So, now that we know that they’re watching our web visits, web sites, social networks and email, and having seen what the IRS (and other agencies) have been willing to do against what they perceive to be enemies of the state, it might be time to start monkey wrenching them. While it was only a movie, I think we might take a page from the example of the Roman slave revolt.
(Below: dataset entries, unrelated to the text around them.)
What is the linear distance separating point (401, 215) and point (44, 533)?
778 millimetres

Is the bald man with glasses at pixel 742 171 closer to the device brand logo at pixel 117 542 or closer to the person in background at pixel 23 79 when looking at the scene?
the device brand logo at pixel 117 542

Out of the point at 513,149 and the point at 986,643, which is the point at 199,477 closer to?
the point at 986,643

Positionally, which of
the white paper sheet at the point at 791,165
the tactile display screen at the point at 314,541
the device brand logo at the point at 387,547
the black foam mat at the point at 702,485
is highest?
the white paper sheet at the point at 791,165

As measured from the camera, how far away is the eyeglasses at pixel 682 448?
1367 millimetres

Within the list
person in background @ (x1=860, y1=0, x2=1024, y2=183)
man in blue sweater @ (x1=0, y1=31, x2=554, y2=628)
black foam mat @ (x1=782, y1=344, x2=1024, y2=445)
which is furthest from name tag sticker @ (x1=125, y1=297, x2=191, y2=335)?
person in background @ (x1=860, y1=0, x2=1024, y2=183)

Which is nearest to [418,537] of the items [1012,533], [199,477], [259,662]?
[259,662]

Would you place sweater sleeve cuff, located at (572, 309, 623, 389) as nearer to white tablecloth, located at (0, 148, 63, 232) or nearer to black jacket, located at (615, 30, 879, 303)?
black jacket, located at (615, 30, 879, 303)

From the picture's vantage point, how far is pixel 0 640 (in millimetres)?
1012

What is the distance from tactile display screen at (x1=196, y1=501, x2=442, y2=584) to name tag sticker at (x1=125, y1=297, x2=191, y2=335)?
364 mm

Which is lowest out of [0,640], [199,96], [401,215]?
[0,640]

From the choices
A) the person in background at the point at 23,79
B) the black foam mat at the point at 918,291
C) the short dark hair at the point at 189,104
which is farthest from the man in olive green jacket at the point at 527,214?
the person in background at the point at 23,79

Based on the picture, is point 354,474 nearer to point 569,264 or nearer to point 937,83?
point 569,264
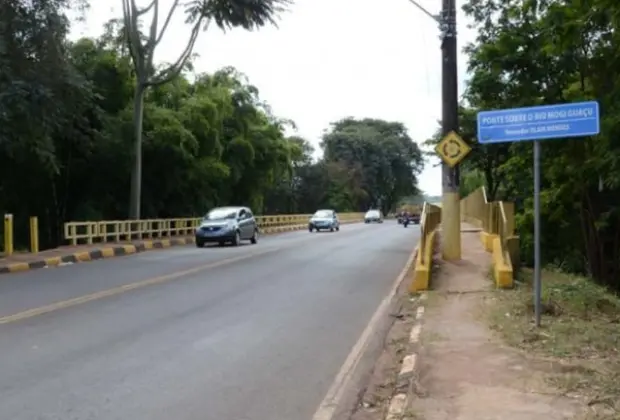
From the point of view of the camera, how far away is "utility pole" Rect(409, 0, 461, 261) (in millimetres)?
15859

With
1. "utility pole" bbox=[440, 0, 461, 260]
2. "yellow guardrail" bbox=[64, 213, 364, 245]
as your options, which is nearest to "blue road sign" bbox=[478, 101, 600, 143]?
"utility pole" bbox=[440, 0, 461, 260]

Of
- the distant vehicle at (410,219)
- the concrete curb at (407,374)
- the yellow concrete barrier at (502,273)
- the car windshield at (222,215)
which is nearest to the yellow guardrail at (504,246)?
the yellow concrete barrier at (502,273)

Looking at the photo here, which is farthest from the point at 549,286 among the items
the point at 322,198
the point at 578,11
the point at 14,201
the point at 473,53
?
the point at 322,198

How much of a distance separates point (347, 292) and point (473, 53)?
10.5 meters

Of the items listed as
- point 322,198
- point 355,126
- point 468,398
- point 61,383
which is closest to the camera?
point 468,398

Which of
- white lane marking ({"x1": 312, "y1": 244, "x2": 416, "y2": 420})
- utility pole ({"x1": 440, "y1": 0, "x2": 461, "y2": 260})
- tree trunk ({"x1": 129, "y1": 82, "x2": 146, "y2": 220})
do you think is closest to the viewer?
white lane marking ({"x1": 312, "y1": 244, "x2": 416, "y2": 420})

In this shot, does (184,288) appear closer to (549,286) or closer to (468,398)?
(549,286)

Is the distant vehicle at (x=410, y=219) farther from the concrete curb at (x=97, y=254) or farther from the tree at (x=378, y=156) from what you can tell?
the tree at (x=378, y=156)

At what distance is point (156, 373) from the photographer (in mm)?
7473

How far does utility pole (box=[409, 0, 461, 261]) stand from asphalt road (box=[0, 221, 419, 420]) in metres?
1.62

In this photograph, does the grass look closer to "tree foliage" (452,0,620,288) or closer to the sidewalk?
the sidewalk

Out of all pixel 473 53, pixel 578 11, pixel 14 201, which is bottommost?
pixel 14 201

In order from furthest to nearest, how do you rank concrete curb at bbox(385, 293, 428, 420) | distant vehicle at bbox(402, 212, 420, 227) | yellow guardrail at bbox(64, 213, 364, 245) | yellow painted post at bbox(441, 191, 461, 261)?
distant vehicle at bbox(402, 212, 420, 227)
yellow guardrail at bbox(64, 213, 364, 245)
yellow painted post at bbox(441, 191, 461, 261)
concrete curb at bbox(385, 293, 428, 420)

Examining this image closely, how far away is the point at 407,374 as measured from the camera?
7.36m
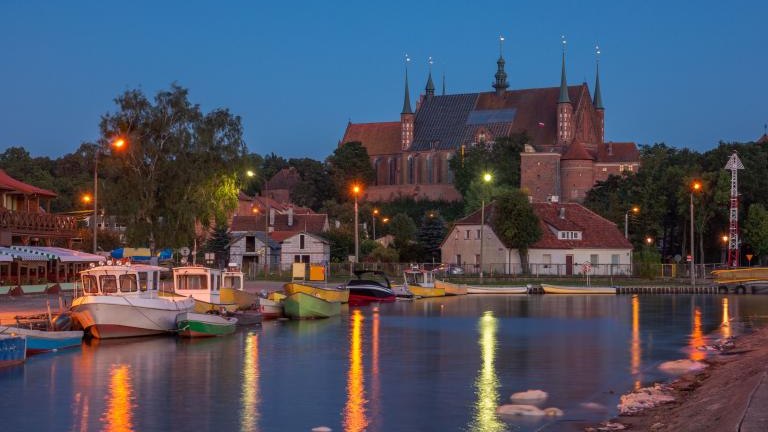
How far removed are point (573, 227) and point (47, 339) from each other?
75717mm

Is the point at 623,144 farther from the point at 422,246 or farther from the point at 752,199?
the point at 422,246

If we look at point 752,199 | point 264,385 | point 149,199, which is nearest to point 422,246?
point 752,199

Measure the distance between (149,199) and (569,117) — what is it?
5256 inches

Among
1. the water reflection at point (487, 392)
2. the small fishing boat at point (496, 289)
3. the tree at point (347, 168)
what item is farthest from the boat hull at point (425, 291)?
the tree at point (347, 168)

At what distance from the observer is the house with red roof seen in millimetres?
104750

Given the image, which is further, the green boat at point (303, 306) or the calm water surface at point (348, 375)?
the green boat at point (303, 306)

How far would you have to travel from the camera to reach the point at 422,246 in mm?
114188

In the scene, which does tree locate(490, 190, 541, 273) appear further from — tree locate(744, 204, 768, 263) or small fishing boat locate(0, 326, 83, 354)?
small fishing boat locate(0, 326, 83, 354)

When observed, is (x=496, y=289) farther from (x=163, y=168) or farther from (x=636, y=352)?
(x=636, y=352)

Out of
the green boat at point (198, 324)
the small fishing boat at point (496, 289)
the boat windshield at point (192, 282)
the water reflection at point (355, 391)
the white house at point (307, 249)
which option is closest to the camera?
the water reflection at point (355, 391)

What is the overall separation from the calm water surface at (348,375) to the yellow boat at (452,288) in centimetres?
2978

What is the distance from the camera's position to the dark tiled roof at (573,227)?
10581cm

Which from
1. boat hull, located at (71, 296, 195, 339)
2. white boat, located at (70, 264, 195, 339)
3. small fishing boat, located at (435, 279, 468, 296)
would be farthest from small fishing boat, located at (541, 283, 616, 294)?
white boat, located at (70, 264, 195, 339)

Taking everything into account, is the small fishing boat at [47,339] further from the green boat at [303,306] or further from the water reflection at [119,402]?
the green boat at [303,306]
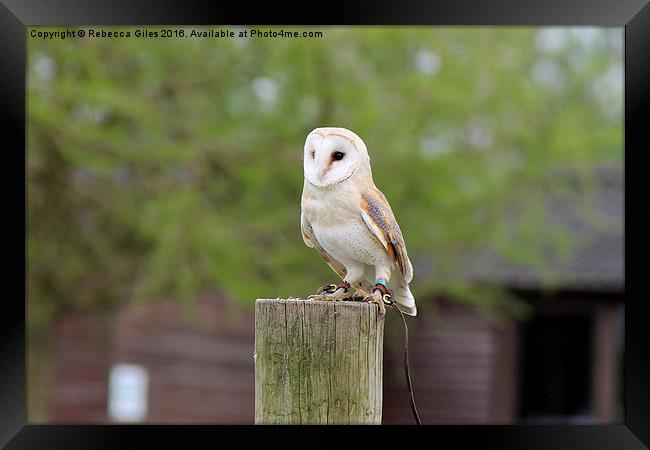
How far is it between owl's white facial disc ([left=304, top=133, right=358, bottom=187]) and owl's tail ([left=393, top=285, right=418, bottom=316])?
49 cm

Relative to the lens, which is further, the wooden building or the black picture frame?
the wooden building

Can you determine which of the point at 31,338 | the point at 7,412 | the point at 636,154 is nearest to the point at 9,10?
the point at 7,412

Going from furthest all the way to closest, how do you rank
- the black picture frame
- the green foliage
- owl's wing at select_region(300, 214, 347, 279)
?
1. the green foliage
2. owl's wing at select_region(300, 214, 347, 279)
3. the black picture frame

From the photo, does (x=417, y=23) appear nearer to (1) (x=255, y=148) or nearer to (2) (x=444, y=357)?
(1) (x=255, y=148)

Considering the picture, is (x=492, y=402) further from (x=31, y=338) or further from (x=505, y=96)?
(x=31, y=338)

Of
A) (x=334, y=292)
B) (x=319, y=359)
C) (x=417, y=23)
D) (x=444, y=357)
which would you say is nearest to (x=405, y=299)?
(x=334, y=292)

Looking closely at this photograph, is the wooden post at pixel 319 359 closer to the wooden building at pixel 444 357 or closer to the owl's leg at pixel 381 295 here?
the owl's leg at pixel 381 295

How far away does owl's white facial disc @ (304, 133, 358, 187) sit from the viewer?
2535 mm

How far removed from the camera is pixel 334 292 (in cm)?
277

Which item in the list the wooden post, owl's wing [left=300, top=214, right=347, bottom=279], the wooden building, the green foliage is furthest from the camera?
the wooden building

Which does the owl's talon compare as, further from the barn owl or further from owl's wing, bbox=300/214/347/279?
owl's wing, bbox=300/214/347/279

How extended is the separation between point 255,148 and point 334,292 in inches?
196

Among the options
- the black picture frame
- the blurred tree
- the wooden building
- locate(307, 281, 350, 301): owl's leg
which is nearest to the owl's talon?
locate(307, 281, 350, 301): owl's leg

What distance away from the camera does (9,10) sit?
2.77 meters
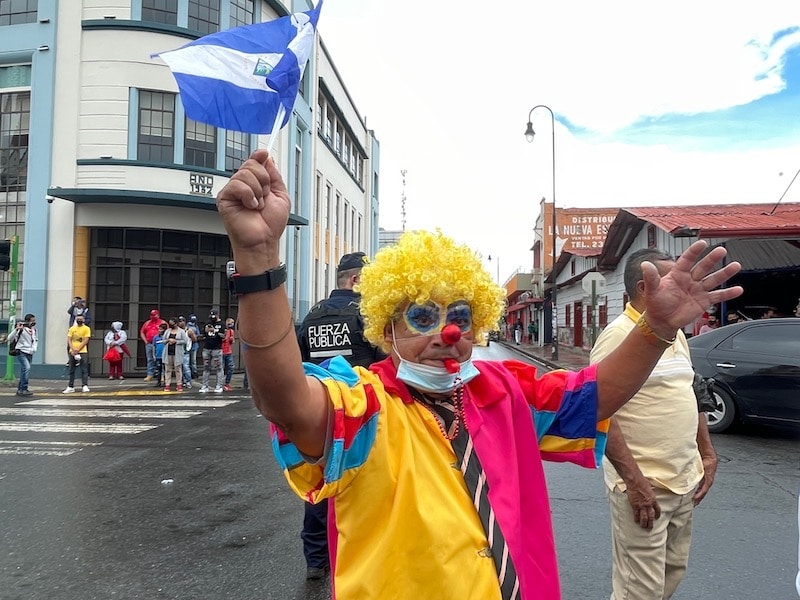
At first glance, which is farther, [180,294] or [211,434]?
[180,294]

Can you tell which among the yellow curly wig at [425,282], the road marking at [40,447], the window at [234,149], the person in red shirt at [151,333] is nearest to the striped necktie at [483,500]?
the yellow curly wig at [425,282]

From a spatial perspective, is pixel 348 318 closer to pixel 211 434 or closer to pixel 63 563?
pixel 63 563

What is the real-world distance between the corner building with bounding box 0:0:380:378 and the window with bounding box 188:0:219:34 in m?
0.03

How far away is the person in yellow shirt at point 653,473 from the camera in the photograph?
2551 millimetres

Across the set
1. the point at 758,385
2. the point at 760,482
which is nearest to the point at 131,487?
the point at 760,482

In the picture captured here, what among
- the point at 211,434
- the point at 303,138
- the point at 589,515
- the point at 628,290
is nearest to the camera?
the point at 628,290

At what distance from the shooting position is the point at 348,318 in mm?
4078

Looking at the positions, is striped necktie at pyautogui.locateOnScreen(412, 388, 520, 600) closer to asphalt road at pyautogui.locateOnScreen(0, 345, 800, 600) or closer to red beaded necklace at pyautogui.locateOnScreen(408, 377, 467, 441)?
red beaded necklace at pyautogui.locateOnScreen(408, 377, 467, 441)

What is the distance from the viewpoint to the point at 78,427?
29.2ft

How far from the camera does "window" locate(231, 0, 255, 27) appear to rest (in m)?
17.8

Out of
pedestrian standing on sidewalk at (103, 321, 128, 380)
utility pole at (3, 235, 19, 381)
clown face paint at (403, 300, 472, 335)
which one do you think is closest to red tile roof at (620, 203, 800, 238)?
clown face paint at (403, 300, 472, 335)

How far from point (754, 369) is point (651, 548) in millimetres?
6313

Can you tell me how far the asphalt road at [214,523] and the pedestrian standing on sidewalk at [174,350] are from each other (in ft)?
18.5

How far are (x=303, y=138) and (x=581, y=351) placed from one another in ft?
50.5
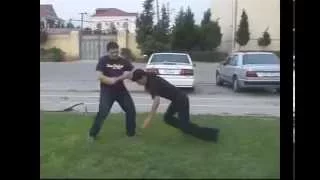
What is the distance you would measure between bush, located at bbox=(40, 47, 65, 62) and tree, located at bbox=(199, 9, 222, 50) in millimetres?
621

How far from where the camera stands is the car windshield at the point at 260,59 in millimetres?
1784

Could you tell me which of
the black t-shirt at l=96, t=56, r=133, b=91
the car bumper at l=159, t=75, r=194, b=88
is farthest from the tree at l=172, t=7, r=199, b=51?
the black t-shirt at l=96, t=56, r=133, b=91

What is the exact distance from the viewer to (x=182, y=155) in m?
1.88

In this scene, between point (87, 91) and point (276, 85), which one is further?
point (87, 91)

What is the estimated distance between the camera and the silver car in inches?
73.8

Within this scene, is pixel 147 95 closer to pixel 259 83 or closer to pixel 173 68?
pixel 173 68

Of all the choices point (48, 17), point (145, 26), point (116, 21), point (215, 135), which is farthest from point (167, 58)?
point (48, 17)

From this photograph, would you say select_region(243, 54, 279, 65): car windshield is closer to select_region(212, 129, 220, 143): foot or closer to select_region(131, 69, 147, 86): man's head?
select_region(212, 129, 220, 143): foot

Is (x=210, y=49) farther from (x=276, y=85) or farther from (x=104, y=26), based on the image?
(x=104, y=26)

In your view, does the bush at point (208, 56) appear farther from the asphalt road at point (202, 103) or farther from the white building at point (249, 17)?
the asphalt road at point (202, 103)

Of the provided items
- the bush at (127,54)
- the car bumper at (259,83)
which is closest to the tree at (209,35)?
the car bumper at (259,83)
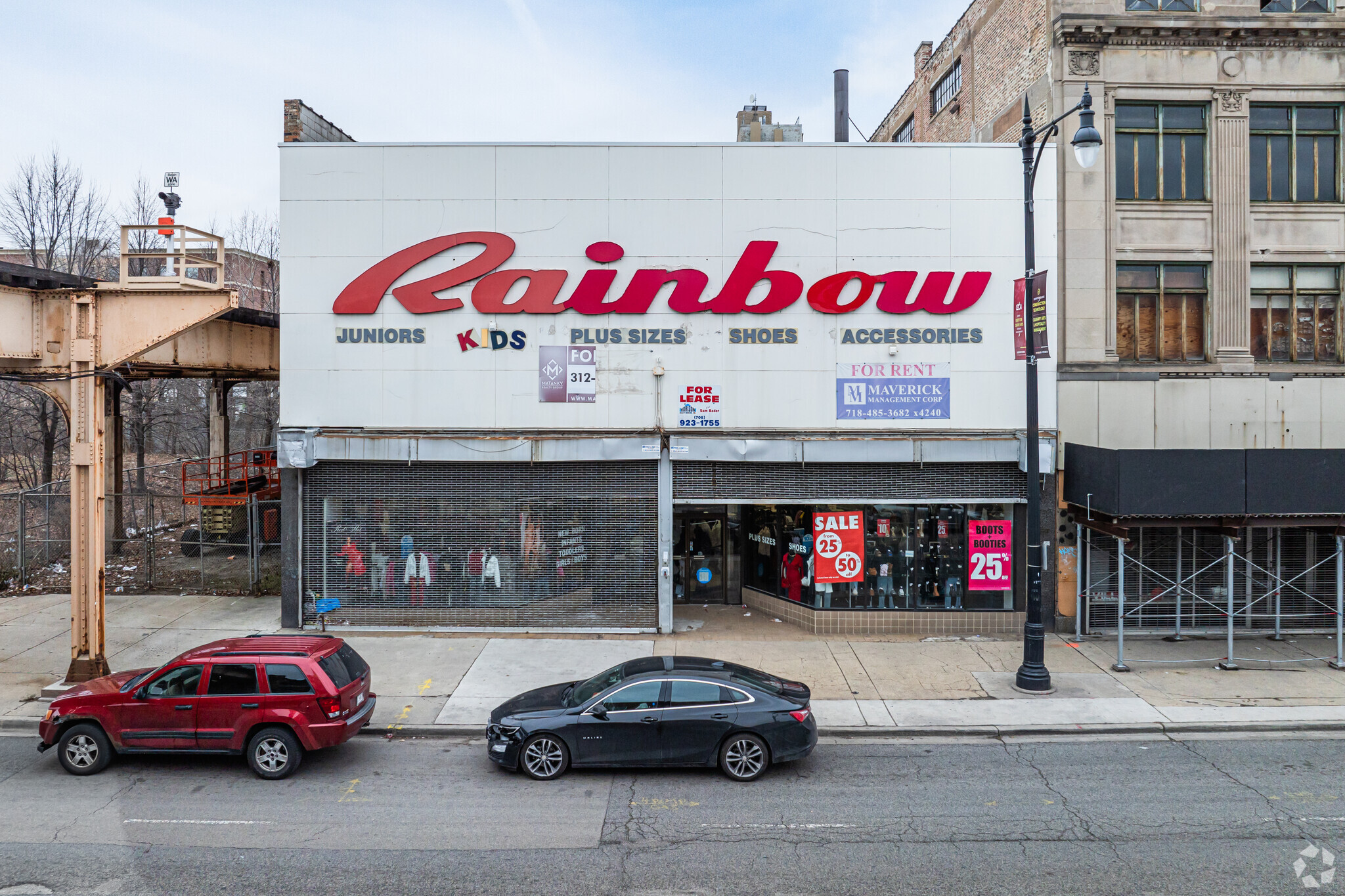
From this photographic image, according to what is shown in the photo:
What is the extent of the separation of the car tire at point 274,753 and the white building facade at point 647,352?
22.0 ft

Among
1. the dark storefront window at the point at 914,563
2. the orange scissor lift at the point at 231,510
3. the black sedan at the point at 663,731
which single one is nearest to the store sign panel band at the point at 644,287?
the dark storefront window at the point at 914,563

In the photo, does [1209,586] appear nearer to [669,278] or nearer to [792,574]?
[792,574]

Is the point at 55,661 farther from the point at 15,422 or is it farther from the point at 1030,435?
the point at 15,422

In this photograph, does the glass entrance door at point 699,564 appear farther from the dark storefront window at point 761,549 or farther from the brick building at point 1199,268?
the brick building at point 1199,268

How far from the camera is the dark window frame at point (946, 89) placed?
23.8 m

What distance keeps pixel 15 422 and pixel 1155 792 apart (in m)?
46.2

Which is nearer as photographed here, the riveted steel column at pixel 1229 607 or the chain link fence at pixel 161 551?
the riveted steel column at pixel 1229 607

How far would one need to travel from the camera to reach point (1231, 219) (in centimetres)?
1705

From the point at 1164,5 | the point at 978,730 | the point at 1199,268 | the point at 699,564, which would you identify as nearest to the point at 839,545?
the point at 699,564

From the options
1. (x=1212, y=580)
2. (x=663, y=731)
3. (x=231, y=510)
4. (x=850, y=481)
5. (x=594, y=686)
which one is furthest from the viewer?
(x=231, y=510)

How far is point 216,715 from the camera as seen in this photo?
10.1 meters

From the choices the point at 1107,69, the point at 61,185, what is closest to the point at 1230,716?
the point at 1107,69

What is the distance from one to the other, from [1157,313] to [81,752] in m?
19.8

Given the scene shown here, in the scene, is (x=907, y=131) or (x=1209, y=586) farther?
(x=907, y=131)
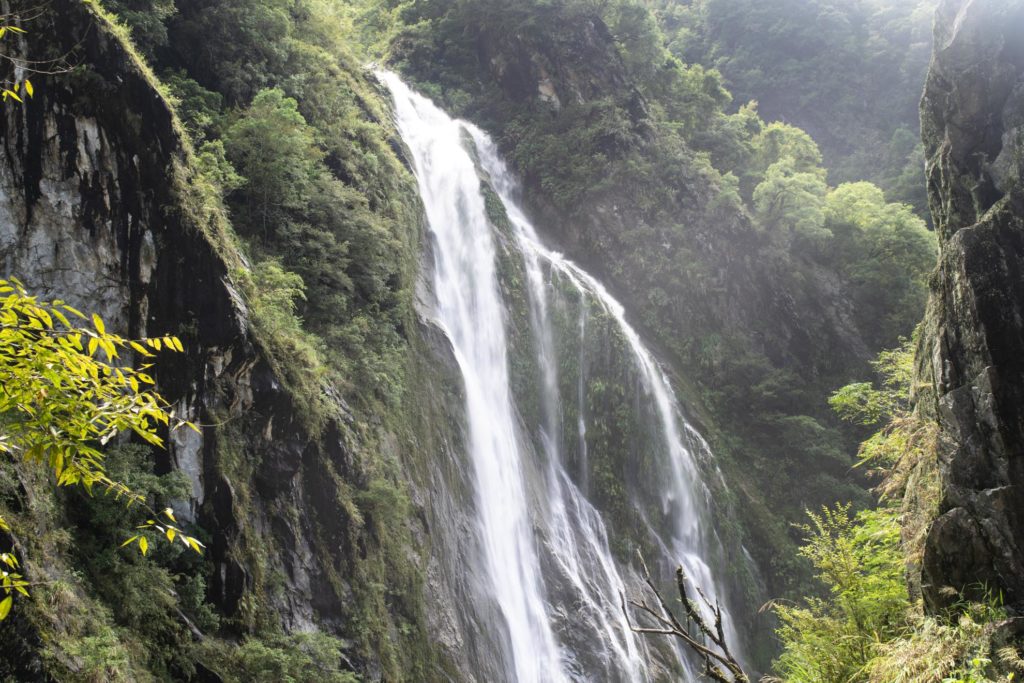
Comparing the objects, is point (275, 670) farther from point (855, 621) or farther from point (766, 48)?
point (766, 48)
Imagine if we were to flood the Internet with terms like “Tea Party,” “Benghazi,” “IRS abuse,” etc., to the point at which they’d have so many false leads that it would make it harder for them to track the people who are actually discussing such things? It can’t just be a standard list of the keywords/phrases — that would be easy to spot as a pattern. One could randomly shuffle them around, but that would still be easily detectable. Even generating random subsets of them wouldn’t do the job. What we need is an “enemy of the state” pattern generator, that would throw in a subset of the keywords/phrases, interspersed with a bunch of random English words to make it look to a machine as though they are being discussed in some kind of context, and no two messages alike. I’m imagining a perl (or python, or whatever) script, or whatever. The output might be spammed (OK, that’s the part I don’t like, but I’m not sure how to spread it to enough IPs otherwise — I’m open to alternative suggestions) to the world, and flood the zone to the point that they won’t be able to tell wheat from chaff. We can all be Spartacus, even those of us who had no intention to.
Thoughts?
[Update a couple minutes later]
It’s worth reading the comments at that old blog post, if you haven’t. Particularly this one on how to recognize the end of a Republic.